### Challenges
1) In the blog post on spectator culture, what is the camper's flip-down television normally used for?
2) Carry on the blog post about reality television and spectator culture from the point where it stops.

### Reading passage
^^^^^^^^
Sunday, September 28, 2014

Spectator America

In America, we no longer do things, but rather root for other people to do things.  We are spectators of life, not participants.  Today, Julia Child would never have been given a television show, unless she started throwing pots and screaming at people.

The camper has a little flip-down television which we use to watch DVDs.  The other day I turned it to tune off-the-air programming and was appalled at what was on the television.

Wow, was that a mistake!

One thing that struck me was all the food shows.  Well, not real food shows, but "reality" food shows, where "contestants" competed to make a cake or something, and then all got mad at each other and threw pots in the kitchen.   Just like the motorcycle show, only with kitchenware.  The point of the show is the competition and controversy (both manufactured) which we are supposed to be interested in.  It was Professional Wrestling in the Kitchen!

Apparently, the plebes love this shit - seeing people argue, but also seeing people compete.   We have all these reality shows today, and most of them are competitions of one sort or another - Dancing with the Stars, America's Idol, The Great Race - you name it.  We even have shows where people compete to clip coupons or pick through the trash.
^^^^^^^^
### Data segment
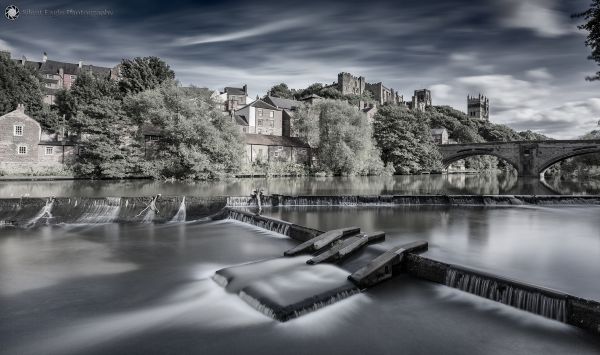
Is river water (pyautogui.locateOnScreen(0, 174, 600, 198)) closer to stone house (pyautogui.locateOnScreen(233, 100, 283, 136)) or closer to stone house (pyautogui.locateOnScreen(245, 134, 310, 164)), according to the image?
stone house (pyautogui.locateOnScreen(245, 134, 310, 164))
^^^^^^^^
### Responses in order
1) Watching DVDs.

2)
And always there is some sort of "controversy" you are supposed to have a valuable opinion about.  And you have to have a favorite dancing star or trash-picker or whatever.  Which member of Duck Dynasty are you rooting for?

And of course, there is (and was) always sports.  You root for your team, as a spectator in the stands.  You don't actually play a sport, but you go to a "sports bar" and be a pretend-jock, washing down gallons of lite beer and screaming at the flat-screen television.  Sports Fandom has taken off since I was a kid, and has reached ridiculous proportions.  Back in 1968, people didn't paint their cars in their team colors.

What struck me as odd was how we have changed over the years.  We used to actually DO things in America, not just watch others do things.

For example, these food shows are not the old "how to" shows that taught you how to cook.   Network executives derisively refer to those "old school" shows as dump and stir as the cook would cut up food, dump it in a pot and stir.   It was not really exciting to watch, unless you wanted to learn how to make the item in question.  You know, learning and all that shit.

Today, it is all about food you would never make at home - often ludicrous foods made in crazy contests from arbitrary ingredients (a box of cracker jacks, a side of meat, and 100 ball bearings).  And I am not being facetious.  One of these cooking "shows" did just that (minus the ball bearings, of course).

If Julia Child were coming up today, she would never have gotten on the air.  Dump and stir just doesn't cut it, Julia!   Teaching people that they CAN make French cuisine, without having to attend the Cordon Bleu - that just won't do!  What she taught (and she taught) was empowerment - that you CAN do things that initially seem hard to do.   That we are all capable of so much more in our lives.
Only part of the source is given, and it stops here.